* EXCERPT TO READ
----------

Create a console application (using C and Obj C) that will calculate area of a random polygon. The application should process input data as a .txt file with a list of Cartesian coordinates pairs in the following format:

(12;34)
(23;35)
(85;23)
...

From those pairs a polygon should be formed. Sides of the polygon (line segments) should not intersect. If they do - return an error. The application should divide the polygon into triangles, calculate their area, sum and then return the area of the polygon. Input processor, triangles and the sum operation - all should be implemented as a separate classes. The application should support command "help" and return info on how to use the app.


So far I've build the following algorithm. It lacks some features (that I need help with) and have several programmatical mistakes.

My questions are:

  1. How to check that the sides of a polygon (line segments) - don't intersect? Each line segment should be checked to another. At which point of the algorithm this checking should take place?
  2. If the polygon has concave sides, my algorithm of building triangles out of the first point fails. What would be the solution for that? (the app should work for the concave/complex polygons too)

  1. The app processes the entry data. Form 2 NSMutableArrays one for X, the other for Y coordinates.
  2. Count number of values in any array. If less then 3 - display an error "Entry at least 3 pairs to form a polygon".
  3. Create class "Corner". Properties of it will be coordinates X and Y. An object of this class will be one corner of our polygon.
  4. Create a for loop that should be repeated less than number of values in one of our NSMutableArrays.
  5. At the start of the loop, we create one object from our "Corner" class. We take out from our NSMutableArrays coordinates and give it as properties of our "corner" object. This way, at the end of the loop cycle we will have all corners/vertexes created.
  6. Every created Corner we will be adding to another array.
  7. If the for loop already made at least 3 cycles - we already have 3 vertexes from which we can build the first triangle(from item 10 will learn why we care about triangles)
  8. Therefore, we create a new class Triangle. We give it properties: "side1", "side2", "side3", "area".
  9. Back to our "for" loop. We create an instance of the Triangle class.

----------

* EXERCISE TASKS
A. In the polygon-area post, what error message should appear when fewer than three coordinate pairs are entered?
B. Go on with the polygon-area post, picking up after its last numbered step about creating an instance of the Triangle class.

----------

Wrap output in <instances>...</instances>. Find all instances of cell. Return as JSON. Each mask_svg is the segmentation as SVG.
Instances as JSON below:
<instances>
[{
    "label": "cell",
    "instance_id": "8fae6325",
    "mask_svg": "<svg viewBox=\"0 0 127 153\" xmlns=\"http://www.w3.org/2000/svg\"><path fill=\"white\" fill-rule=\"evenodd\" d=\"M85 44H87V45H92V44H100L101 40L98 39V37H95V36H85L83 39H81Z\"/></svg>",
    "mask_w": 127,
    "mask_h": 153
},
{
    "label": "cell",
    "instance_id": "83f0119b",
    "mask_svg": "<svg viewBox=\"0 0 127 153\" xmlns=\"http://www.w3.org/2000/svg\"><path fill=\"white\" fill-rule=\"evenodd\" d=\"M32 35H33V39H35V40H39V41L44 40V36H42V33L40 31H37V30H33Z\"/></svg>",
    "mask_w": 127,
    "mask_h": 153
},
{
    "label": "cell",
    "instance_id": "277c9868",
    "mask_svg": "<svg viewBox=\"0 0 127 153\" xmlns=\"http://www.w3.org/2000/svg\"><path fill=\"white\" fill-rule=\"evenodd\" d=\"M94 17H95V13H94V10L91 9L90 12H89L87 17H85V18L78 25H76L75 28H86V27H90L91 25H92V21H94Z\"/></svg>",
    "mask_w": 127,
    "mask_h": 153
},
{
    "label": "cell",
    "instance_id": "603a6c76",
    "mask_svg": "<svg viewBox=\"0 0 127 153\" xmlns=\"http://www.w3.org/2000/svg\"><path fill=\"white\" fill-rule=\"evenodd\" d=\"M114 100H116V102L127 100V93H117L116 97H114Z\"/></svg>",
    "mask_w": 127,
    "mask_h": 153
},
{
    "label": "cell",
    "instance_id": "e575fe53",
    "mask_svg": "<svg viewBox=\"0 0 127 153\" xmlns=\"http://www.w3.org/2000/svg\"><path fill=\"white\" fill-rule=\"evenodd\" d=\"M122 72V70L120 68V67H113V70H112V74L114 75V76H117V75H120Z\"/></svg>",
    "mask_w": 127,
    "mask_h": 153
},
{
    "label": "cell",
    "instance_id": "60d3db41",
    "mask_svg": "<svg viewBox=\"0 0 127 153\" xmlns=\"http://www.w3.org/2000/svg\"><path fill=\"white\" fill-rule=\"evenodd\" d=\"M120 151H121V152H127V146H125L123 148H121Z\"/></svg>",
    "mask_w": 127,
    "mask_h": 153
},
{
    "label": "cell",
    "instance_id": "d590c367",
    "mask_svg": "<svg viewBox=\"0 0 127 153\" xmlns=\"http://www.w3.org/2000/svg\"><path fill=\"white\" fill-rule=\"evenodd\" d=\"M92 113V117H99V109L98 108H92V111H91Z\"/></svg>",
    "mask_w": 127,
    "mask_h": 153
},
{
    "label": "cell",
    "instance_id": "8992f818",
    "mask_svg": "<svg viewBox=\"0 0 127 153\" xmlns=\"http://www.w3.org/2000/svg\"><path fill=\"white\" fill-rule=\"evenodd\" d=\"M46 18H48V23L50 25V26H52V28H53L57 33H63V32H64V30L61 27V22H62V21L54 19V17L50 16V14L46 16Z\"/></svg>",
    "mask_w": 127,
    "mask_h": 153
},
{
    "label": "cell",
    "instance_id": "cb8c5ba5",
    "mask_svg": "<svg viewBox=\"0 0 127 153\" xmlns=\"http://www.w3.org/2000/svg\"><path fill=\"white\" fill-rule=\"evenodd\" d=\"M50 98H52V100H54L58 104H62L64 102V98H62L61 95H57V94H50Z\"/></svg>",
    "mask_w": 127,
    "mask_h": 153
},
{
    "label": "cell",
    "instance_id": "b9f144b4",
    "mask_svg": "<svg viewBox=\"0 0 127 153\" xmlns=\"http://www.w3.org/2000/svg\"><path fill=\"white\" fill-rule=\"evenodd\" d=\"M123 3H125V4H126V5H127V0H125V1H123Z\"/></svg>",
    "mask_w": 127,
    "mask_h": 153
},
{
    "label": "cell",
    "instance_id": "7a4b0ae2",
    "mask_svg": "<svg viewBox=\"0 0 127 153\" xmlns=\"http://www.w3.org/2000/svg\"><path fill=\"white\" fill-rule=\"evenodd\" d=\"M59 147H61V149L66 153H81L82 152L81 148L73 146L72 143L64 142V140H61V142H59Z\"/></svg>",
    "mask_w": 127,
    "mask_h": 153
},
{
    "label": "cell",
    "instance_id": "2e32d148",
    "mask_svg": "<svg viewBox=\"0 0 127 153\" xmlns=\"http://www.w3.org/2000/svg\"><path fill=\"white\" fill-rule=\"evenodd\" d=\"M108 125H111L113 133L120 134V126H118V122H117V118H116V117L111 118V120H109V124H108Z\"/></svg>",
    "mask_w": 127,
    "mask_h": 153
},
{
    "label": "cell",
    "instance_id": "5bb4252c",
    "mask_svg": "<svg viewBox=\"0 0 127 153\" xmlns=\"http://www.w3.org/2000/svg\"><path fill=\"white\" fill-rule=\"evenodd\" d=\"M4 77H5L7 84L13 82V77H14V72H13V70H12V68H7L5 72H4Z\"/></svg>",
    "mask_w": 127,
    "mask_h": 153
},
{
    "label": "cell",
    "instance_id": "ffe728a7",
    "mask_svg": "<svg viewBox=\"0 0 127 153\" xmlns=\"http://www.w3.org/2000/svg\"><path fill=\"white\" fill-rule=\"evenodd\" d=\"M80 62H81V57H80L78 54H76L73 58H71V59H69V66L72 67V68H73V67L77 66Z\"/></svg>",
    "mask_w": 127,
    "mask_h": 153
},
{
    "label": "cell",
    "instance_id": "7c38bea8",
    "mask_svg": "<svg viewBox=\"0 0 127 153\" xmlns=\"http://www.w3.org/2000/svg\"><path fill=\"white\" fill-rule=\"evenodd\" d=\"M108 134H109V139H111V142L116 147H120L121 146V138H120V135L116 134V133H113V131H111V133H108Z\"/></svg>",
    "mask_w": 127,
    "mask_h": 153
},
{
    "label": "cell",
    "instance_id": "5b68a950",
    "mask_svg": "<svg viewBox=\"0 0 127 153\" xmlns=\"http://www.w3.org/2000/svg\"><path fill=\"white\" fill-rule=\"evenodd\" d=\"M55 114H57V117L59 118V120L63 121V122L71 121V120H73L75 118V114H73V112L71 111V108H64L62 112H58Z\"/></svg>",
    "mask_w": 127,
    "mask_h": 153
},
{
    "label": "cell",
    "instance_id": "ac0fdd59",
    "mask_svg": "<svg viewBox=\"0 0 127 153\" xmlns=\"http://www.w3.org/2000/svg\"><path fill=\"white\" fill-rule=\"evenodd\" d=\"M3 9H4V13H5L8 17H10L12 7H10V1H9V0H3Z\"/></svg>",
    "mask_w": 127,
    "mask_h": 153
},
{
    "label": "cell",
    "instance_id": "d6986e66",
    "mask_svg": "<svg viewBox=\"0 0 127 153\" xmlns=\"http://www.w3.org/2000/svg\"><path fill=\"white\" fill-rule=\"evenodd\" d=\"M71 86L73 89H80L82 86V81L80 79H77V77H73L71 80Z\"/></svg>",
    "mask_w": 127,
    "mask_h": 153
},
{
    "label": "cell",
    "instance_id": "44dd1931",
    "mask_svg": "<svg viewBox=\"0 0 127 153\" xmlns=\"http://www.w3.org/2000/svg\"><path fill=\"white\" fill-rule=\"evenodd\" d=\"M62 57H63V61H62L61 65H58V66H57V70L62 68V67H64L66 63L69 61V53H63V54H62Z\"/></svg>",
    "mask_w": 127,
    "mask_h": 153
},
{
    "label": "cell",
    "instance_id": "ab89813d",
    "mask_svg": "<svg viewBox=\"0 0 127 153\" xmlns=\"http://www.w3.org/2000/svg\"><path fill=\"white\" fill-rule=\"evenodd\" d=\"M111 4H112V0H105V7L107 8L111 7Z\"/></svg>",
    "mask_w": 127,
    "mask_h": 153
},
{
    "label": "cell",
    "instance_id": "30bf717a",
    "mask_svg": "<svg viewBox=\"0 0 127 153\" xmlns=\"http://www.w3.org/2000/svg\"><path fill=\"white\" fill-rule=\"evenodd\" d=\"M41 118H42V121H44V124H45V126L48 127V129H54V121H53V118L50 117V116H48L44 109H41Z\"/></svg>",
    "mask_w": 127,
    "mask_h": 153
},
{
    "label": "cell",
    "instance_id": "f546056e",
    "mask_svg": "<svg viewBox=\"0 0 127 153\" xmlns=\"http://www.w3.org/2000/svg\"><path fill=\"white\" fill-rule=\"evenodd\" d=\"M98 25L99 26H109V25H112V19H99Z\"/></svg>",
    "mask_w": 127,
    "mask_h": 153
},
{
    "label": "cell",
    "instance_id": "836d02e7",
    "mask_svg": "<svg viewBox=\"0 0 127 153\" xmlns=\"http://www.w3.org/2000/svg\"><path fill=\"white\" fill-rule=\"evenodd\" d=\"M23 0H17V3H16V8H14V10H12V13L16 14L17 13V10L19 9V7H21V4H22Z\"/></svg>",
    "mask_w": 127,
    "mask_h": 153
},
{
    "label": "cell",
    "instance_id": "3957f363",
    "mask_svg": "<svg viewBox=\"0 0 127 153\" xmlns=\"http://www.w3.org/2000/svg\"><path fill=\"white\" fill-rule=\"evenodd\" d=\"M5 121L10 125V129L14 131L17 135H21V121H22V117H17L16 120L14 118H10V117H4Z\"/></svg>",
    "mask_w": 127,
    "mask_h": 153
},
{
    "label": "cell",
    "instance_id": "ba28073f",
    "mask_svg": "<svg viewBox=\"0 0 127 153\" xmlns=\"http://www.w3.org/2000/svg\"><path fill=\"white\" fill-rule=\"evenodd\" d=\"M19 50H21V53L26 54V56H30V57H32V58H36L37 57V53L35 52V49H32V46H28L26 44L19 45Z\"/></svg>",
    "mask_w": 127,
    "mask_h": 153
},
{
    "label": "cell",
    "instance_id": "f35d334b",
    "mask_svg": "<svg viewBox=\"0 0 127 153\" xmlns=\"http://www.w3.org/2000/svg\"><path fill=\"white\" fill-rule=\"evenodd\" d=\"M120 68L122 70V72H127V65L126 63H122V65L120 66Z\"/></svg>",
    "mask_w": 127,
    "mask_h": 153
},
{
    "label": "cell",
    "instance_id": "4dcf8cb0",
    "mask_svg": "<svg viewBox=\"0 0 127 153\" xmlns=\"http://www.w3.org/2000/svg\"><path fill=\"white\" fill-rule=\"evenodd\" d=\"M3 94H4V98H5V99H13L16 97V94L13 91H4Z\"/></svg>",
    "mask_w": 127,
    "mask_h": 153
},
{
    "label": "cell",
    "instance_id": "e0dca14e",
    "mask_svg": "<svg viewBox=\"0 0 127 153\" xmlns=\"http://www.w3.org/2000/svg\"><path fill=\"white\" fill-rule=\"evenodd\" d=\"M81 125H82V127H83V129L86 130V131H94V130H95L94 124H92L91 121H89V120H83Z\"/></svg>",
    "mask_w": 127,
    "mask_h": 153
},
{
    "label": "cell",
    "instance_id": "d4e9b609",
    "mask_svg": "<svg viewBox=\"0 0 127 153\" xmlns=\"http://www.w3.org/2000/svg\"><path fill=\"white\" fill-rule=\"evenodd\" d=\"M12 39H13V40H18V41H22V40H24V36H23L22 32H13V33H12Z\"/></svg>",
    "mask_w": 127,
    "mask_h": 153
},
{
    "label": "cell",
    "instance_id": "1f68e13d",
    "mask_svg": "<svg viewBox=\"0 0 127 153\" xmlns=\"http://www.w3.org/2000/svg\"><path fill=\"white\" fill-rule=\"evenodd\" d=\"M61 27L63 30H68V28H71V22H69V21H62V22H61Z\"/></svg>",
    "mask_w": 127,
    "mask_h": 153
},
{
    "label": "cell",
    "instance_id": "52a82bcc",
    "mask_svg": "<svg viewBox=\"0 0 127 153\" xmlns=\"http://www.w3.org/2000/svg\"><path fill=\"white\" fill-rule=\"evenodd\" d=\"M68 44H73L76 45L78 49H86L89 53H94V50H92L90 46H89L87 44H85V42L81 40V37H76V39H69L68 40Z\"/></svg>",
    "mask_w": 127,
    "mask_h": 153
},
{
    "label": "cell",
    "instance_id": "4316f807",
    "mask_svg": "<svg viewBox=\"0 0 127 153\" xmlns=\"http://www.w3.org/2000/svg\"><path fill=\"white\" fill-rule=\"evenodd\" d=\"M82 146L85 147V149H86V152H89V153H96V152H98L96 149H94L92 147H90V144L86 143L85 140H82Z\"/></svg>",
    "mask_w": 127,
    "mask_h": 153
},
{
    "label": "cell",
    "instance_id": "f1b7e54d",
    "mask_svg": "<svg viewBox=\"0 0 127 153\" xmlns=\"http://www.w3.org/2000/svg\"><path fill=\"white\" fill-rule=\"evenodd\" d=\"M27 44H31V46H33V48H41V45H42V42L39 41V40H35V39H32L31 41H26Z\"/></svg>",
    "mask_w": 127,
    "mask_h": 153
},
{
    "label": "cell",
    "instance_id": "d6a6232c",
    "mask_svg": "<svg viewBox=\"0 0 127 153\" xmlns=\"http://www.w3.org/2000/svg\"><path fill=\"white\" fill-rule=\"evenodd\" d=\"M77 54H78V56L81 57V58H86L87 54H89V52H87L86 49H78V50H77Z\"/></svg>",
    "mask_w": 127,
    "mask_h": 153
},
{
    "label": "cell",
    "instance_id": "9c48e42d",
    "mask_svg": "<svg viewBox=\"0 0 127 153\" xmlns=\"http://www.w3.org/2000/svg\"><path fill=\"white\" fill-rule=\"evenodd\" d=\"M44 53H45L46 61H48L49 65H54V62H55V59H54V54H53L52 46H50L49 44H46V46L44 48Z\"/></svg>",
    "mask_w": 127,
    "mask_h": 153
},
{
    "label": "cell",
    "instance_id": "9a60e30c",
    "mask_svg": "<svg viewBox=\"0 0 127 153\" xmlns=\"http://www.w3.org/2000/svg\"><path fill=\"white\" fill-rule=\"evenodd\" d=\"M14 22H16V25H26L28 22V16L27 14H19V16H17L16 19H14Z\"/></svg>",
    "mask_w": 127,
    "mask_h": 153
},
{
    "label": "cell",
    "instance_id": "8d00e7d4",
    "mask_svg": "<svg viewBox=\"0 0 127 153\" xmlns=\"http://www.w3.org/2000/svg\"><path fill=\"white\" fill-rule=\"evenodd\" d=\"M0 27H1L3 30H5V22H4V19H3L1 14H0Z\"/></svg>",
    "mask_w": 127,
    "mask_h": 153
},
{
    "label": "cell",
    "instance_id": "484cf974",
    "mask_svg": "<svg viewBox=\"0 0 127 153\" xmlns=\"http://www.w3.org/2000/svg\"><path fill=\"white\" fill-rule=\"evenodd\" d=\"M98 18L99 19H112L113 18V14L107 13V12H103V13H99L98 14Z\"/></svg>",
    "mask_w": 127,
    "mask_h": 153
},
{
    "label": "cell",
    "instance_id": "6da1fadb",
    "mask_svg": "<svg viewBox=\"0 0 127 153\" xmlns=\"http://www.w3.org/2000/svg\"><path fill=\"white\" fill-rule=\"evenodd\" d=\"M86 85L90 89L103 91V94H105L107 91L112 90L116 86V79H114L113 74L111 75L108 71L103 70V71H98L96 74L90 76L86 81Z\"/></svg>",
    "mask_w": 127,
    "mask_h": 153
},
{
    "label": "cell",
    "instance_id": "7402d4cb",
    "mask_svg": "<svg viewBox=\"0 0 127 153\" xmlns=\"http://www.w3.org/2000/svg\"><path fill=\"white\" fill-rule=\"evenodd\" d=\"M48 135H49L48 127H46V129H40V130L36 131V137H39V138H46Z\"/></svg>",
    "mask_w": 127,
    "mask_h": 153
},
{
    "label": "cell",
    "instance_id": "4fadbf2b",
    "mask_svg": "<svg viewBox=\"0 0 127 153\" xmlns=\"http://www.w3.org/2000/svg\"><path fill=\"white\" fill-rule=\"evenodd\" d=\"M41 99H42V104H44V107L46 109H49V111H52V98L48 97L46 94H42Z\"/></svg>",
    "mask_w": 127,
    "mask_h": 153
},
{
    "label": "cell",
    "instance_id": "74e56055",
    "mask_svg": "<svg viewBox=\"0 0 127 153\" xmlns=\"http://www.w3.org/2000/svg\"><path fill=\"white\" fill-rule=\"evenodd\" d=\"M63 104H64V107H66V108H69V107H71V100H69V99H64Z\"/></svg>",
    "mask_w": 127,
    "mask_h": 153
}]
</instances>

----------

* ANSWERS PROVIDED
A. "Entry at least 3 pairs to form a polygon"

B.
  10. Because we will be calculating area of our ultimate polygon, we can split it on triangles, calculate their area and then add them up. We will be drawing triangles from the first vertex: 1v->2v->3v; 1v->3v->4v; 1v->4v->5v... Because we know coordinate points - we can calculate length between points. Therefore, we know length of all sides of a triangle. To find an area of such triangle we can use Heron's formula (more about it in item 13). To calculate length between points we will create a new method inside the Triangle class: sideLengthWithVert:corner1 vert2:corner2 vert3:corner3 . That method takes corners/vertexes of the triangle - objects of "Corner" class and one after another calculates length between corners using formula: d=sqrt((x2-x1)^2+(y2-y1)^2). The length will be assigned to properties of a "Triangle" object - side1 side2 side3

  11. (here I have an error in my code, I suspect it is a logical mistake) Since this method takes corners as arguments - we create those 3 corners out of our previously created arrays of corners. An error says: [__NSArrayM objectAtIndex:]:index 567 beyond bounds [0 .. 2] Where is index 567 comes from - I have no clue. In the method of angle creation I pass variable t that equals to number of cycles of the for loop.

  12. We use newly created method: sideLengthWithVert:corner1 vert2:corner2 vert3:corner3 and give it our corners. Now our object Triangle has properties side1 side2 side3equaled length between corners.
  13. Now we have a complete triangle we can calculate its area. For that we will write a new method inside class Triangle called calcArea. Inside it, we use Heron's formula: p=(a+b+c)/2 then A=sqt(p(p-a)(p-b)(p-c)) Once calculated, we give that to Triangle's property area.
  14. We create a new NSMutableArray and add there our triangles that will be created with each cycle of our big for loop.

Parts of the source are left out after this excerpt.